Records provided →
____

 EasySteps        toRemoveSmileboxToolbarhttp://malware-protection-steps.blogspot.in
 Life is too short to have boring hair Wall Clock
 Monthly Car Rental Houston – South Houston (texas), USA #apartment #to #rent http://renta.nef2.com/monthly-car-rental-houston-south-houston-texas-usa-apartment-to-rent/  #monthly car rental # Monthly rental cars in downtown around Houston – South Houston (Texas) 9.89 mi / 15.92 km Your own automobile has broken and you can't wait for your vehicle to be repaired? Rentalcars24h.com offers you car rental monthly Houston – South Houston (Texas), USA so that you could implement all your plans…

____

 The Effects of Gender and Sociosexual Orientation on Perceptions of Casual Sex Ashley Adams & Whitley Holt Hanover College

____

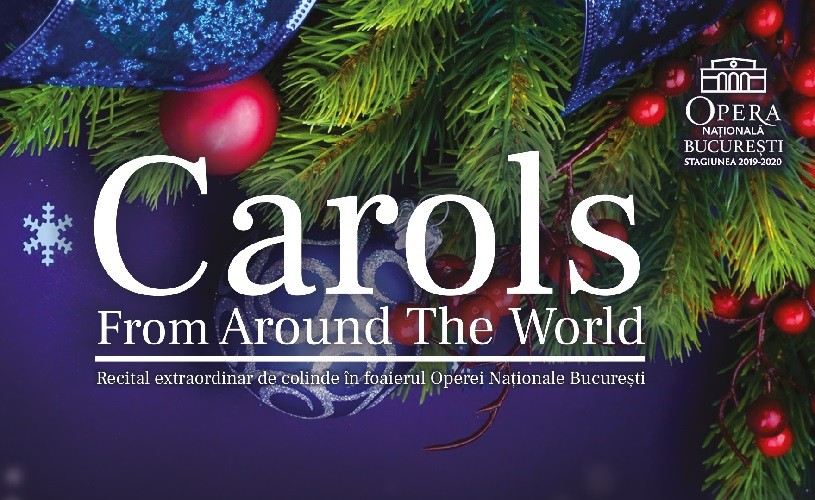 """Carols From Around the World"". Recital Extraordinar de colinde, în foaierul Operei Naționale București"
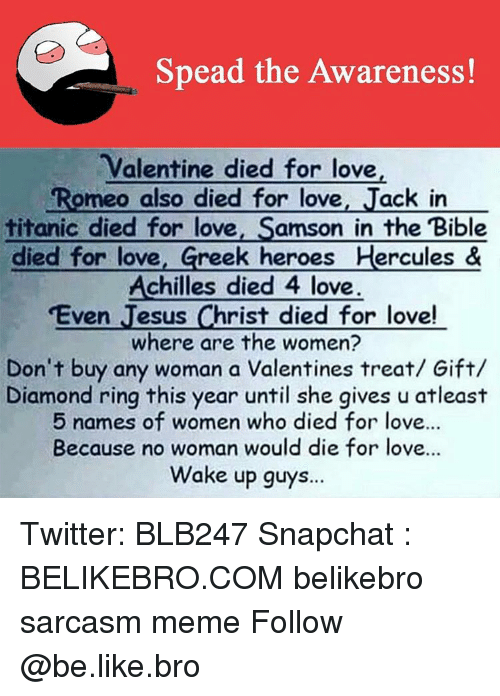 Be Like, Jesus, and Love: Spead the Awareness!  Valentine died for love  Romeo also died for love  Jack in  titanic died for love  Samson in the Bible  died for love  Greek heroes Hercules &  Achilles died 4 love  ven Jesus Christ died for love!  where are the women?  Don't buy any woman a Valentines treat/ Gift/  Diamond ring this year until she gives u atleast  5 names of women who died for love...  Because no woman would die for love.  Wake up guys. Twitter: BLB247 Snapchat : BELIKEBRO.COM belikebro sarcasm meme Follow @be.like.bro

____

What to do →
A word-for-word reproduction is needed of the lines above from the line containing "From Around the" through the line containing "Be Like, Jesus, and", with both ends kept and no pictures.

Exercise answer →
 """Carols From Around the World"". Recital Extraordinar de colinde, în foaierul Operei Naționale București"
 Be Like, Jesus, and Love: Spead the Awareness!  Valentine died for love  Romeo also died for love  Jack in  titanic died for love  Samson in the Bible  died for love  Greek heroes Hercules &  Achilles died 4 love  ven Jesus Christ died for love!  where are the women?  Don't buy any woman a Valentines treat/ Gift/  Diamond ring this year until she gives u atleast  5 names of women who died for love...  Because no woman would die for love.  Wake up guys. Twitter: BLB247 Snapchat : BELIKEBRO.COM belikebro sarcasm meme Follow @be.like.bro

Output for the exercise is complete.